Sur la
colline, près de la rivière, un énorme chapiteau coloré. Approchez, approchez!
Écoutez cette musique, un orchestre mal accordé, un xylophone qui exhale des
notes volages, tambours et caissons tenant le rythme pendant que les trompettes
de toutes longueurs détonnent un air festif. Derrière l'épaisse toile, une
atmosphère poudreuse suspendue, se diluant comme une goutte de sang dans un
verre d'eau, sous les phares de spectacle qui projettent une chaleur
insoutenable. Humez l'odeur épicée de ces femmes à barbes, de ces éléphants
costumés, ces ours dressés, ces hommes tueurs de lions, ces lions tueurs
d'hommes, ces magiciens au costume râpeux, cette troupe de clowns au maquillage
coulant de sueur, cette voyante orientale voilée des tissus qui furent
précieux, ce couple de nains cascadeurs, ces comédiens, ces travestis, ces
musiciens, ces jongleurs, assassins, équilibristes, contorsionnistes, prostituées,
funambules et acrobates et gladiateurs et monstres de la nature! Tous paradent
sous la toile modulaire, dans leur palais polyester au costume moulant,
couleurs complémentaires, arborant drapeaux et rubans, chiens savants et fusées
éclatant dans l'anarchie rangée du cirque. Dans ce chapiteau comme une mauvaise
herbe sur la plaine, la foire de mes fantasmes, moi, magicien d'Oz de ces
processions lunaires et lunatiques. Je les vois par ma lorgnette, tout là haut
sur mon balcon à rambarde miroir, brillant dans l'obscurité perdue du sommet de
la tente. C'est de là que tout se joue, des manivelles anciennes me permettent
de mouvoir les lumières, de monter les luminaires, descendre les cordes
d'escalade tressées de cheveux humains, monter les trapèzes doubles et triples,
descendre les cages remplies de singes sauvages, monter les aquariums
capitonnés où l'on se noiera sous les yeux ébahis et impuissants du public. La
représentation commence, j'ai déjà enfilé mes longues pantoufles à grelots, mon
costume vert et blanc, mon chapeau blanc et vert aux énormes grelots retombant
mollement sur mes épaules.
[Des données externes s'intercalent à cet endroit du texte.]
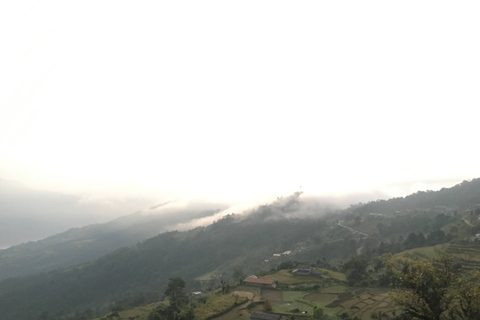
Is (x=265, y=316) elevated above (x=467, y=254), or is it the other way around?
(x=265, y=316)

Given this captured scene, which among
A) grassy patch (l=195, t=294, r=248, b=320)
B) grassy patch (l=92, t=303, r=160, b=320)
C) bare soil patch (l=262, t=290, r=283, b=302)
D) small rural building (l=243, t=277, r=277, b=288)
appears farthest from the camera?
grassy patch (l=92, t=303, r=160, b=320)

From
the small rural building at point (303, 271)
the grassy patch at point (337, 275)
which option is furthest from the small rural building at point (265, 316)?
the grassy patch at point (337, 275)

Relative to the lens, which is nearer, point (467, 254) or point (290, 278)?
point (467, 254)

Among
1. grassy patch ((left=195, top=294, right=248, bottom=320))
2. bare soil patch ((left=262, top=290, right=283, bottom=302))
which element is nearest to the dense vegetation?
bare soil patch ((left=262, top=290, right=283, bottom=302))

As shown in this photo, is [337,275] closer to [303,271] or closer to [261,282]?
[303,271]

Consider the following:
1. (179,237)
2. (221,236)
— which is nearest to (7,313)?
(179,237)

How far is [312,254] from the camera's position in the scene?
109375 millimetres

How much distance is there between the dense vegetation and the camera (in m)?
98.1

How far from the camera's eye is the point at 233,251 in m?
155

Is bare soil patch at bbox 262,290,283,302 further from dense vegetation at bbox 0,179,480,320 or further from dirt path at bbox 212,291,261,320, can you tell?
dense vegetation at bbox 0,179,480,320

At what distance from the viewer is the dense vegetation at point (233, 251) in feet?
322

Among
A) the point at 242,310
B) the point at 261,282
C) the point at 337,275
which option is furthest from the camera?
the point at 337,275

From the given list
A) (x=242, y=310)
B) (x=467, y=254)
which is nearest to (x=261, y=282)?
(x=242, y=310)

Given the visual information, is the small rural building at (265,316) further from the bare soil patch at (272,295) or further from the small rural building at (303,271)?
the small rural building at (303,271)
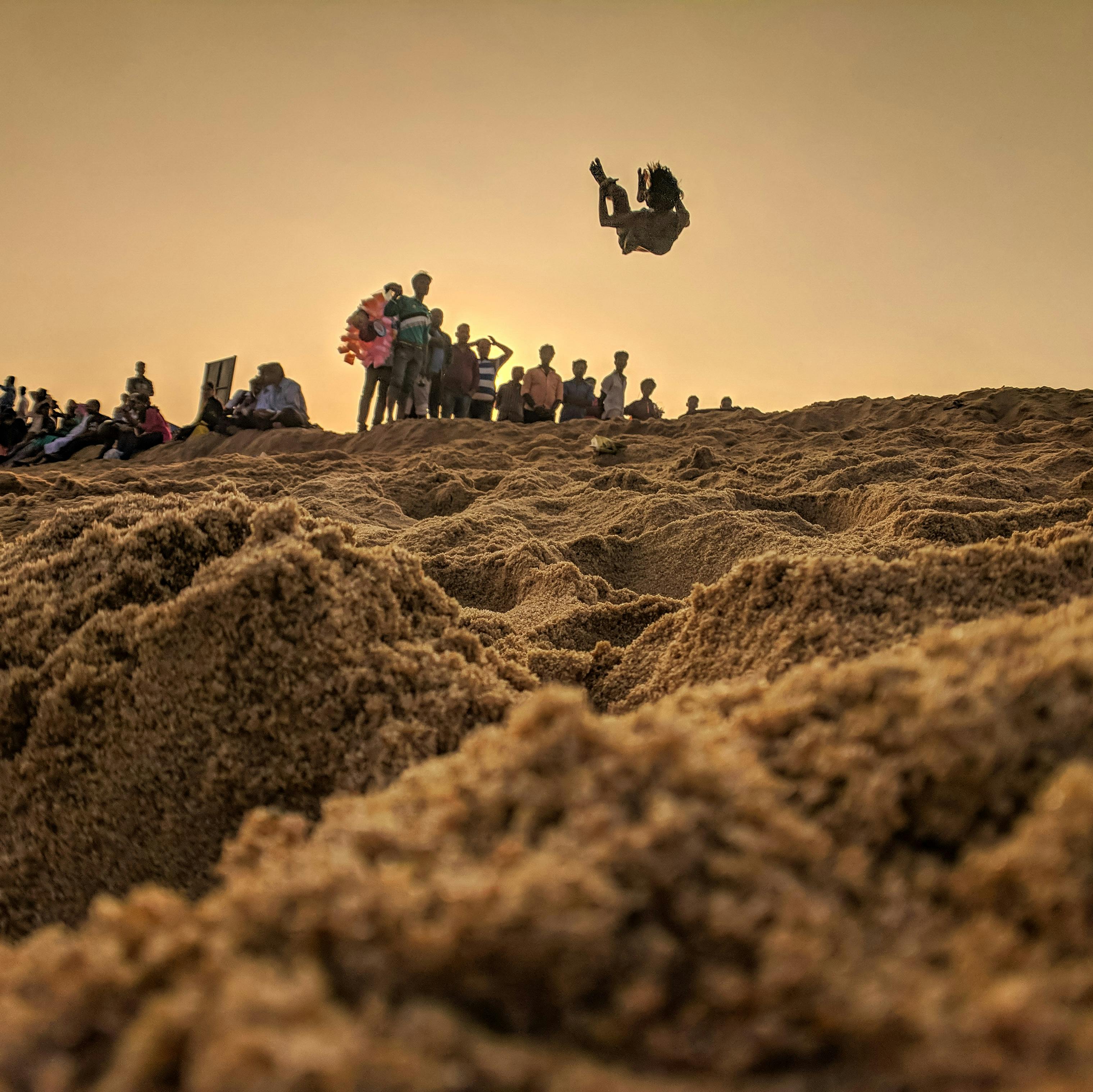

Un masque discret voile mon regard, Arlequin des
sommets, qui saurait me connaître? Faire ouvrir une trappe au bon moment,
lancer les boules de fumée, fermer et ouvrir les lumières, les rideaux, voilà
tout mon travail pendant le spectacle, le reste serait avant et après. Sous
terre, on me verrait crier, chanter, danser, mordre à rigueur, bâtonner les
uns, bâillonner les autres, sauter en ribambelle le spectacle terminé, ignorant
qu'un autre viendrait, qu'un autre recommencerait le lendemain, ignorant que le
cirque est une boucle sans fin, un nœud coulant de spectacle qui ne fait que
retranscrire, masquer, maquiller, ritualiser la cruauté du quotidien.
Et un autre chapiteau qui aura, un jour, choisi de s'installer à côté du nôtre.